_Source excerpt:_

Rabbi Heller's biography describes in tedious detail Wise's European origins and American accomplishments and also makes available for the first time extensive selections of Wise's writings, classified by subject. But its scholarly apparatus notwithstanding, Heller's book, like those of his predecessors, reads like hasidic hagiography. Wise is rabbenu, morenu: our rabbi, our teacher, sainted scholar, prince of Torah, one in a generation. Small wonder, perhaps, for the author is the son of one of Wise's first disciples and rabbi of the congregation Wise himself served for nearly half a century.

It is not that partiality as such is objectionable; nothing can be more deadening than the passivity that poses as objectivity. But Heller's adulation of his subject has resulted in a disservice to it, leading him to gloss over the embarrassments and minimize the excesses of Wise's personality and activities. Instead of a real man, peppery and vitriolic, combative and vituperative, we are left with a rabbinic Pollyanna embalmed in universal esteem. Nor is Heller much more illuminating about the Reform movement itself. Among other lapses, he does not explain why the mid-19th-century Reform movement enjoyed so phenomenal a success in America—so much beyond anything it had achieved in Europe. Yet this question is, I believe, by far the most interesting and important of the many questions raised by Wise's career. It can be answered only by viewing Wise and his movement in the context of American religious life as a whole during the period of his greatest activity—something Rabbi Heller is insufficiently detached to do.


When Isaac Mayer Wise came to the United States from Bohemia in 1846 there were between forty- and fifty-thousand Jews here, who formed compact communities in most of the large and some of the smaller cities of the Atlantic seaboard, the Middle West, and the South. These Jews were organized into about forty congregations, but they had only four rabbis among them, for Jewish learning was at the time in rather short supply in America. Even among the German and Polish immigrants, knowledge of the Talmud was not very extensive, while among the earlier Sephardic settlers, it was nearly extinct. Isaac Leeser, for example, the pioneer preacher and founder of the Jewish press in America, whom we think of as a pillar of traditional Judaism and learning in his time, had not yet completed his study of the Talmud when he arrived on these shores at the age of seventeen. And the same held true for many other, lesser, Jewish leaders.

Given the shortage of rabbis, the conduct of Jewish religious affairs was largely in the hands of laymen. Most of these were baale-tefilla—readers, cantors—while the more ambitious among them became “preachers,” bestowing upon themselves the honorific title of “reverend.” Two decades later, the writer Israel Joseph Benjamin (whose chronicles of life in farflung Jewish communities earned him the sobriquet, Benjamin II) attributed the sorry state of Judaism in the United States partly to “rabbis and teachers who have knowledge neither of the Talmud nor of the literature of Judaism.” “Not infrequently,” he wrote in Three Years in America, “he, who at home enjoyed not even the benefits of a superficial education, in this country holds his head high and proud and makes a lot of noise, like an empty ear of grain.”

_Exercise requirements:_
Continue the excerpt on Isaac Mayer Wise and the rise of Reform Judaism in America from its last sentence. The data after this excerpt is not needed.

_Recorded data:_
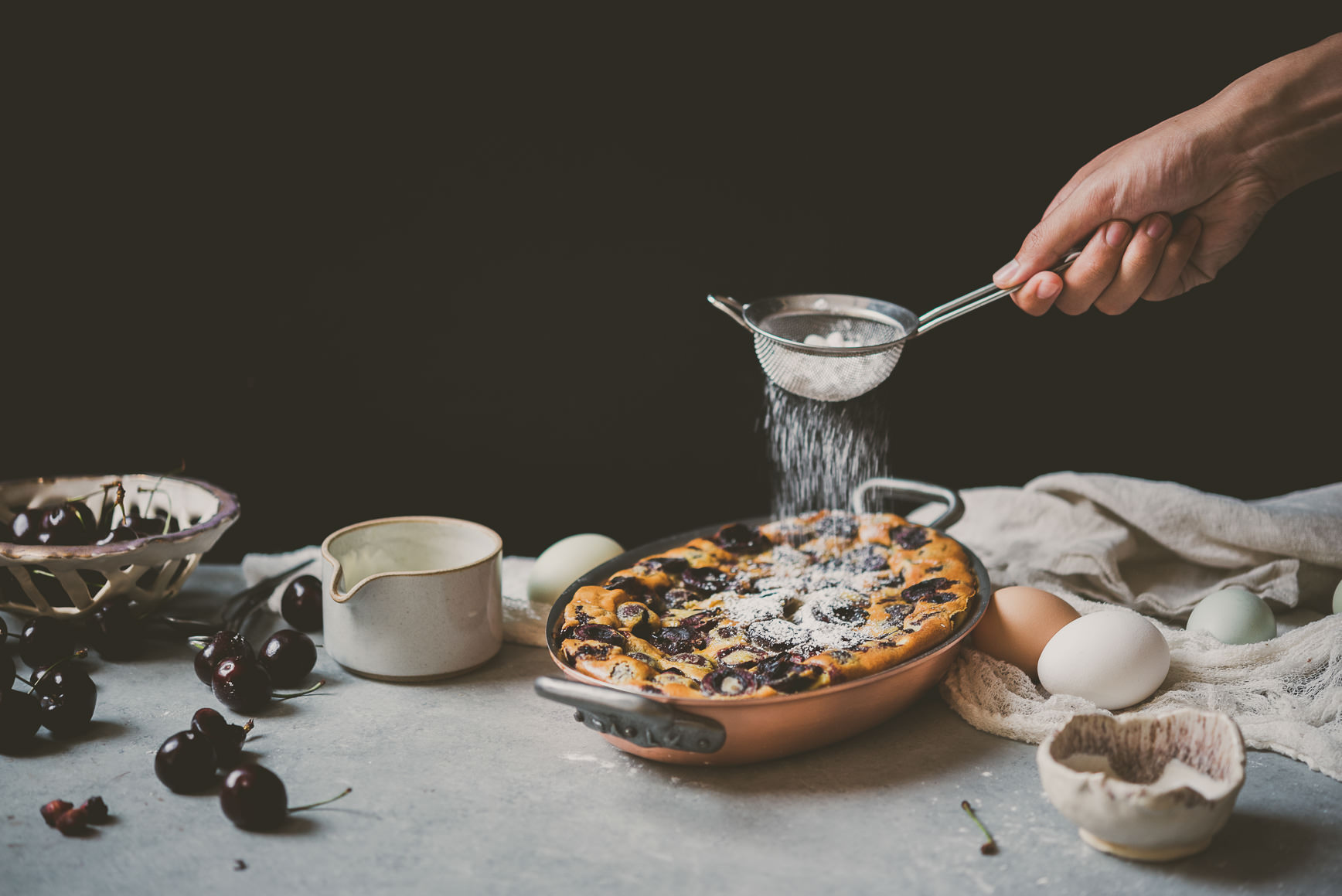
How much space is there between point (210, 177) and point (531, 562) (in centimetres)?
99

_Written answer:_
Under these circumstances, responsible laymen tended to be suspicious of anyone who claimed rabbinical competence. Thus, in 1845, when three leading German congregations in New York agreed to employ Max Lilienthal as their rabbi, their contract stipulated that he must produce documentary evidence of his ordination, and once submitted, the document, particularly the ordaining rabbi's signature, was scrutinized by a committee for authenticity.

If Judaism in those days was in a somewhat indecisive state, Protestant America was in the throes of religious upheaval. An indigenous American religion was coming into being, whose primary impulse was a repudiation of the orthodoxies of European Christianity and the institutional authority of established churches. Despite basic theological differences, pietists and rationalists alike concurred in the view that Christianity had been corrupted by the churches and their priests, and that the true meaning of Christianity could be restored only by a return to the original religious source—the words of Jesus. The liberals regarded the New Testament as a non-doctrinal source of faith and morality that yielded readily to latitudinarian interpretation, while for their part the host of competing right-wing Protestant sects, which were beginning to flourish on the American frontier, considered the New Testament the chief symbol of their Christian authority and legitimacy; and all sects claimed the right of “private judgment” in matters of faith and doctrine, validating their private judgments by their own reading of the scriptures.

Into these surging currents of religious reformism, Reform Judaism flowed quite naturally. It, too, was in revolt against its European origins, standing in much the same relation to European Jewish Orthodoxy as the burgeoning Protestant frontier sects like the Baptists, Methodists, and Disciples, did to their European forebears. In its attempt to decommunalize Judaism and make it a private matter, Reform was, like these frontier sects, in revolt against centuries-old tradition and institutionalized clerical authority. The fact that Reform discarded the Talmud and rabbinic tradition and recognized only the Bible as authoritative made it even more consonant, in style no less than in doctrine, with developments within American Protestantism: its service was frequently in the charge of men who had little more than the Bible in their hands, and who, like the frontier Protestant preachers, rejected traditions and practices which they had never even succeeded in mastering.


When one examines the origins of Reform Judaism in America, nothing strikes one more forcibly than the marginal relation to traditional Judaism of its earliest mentors.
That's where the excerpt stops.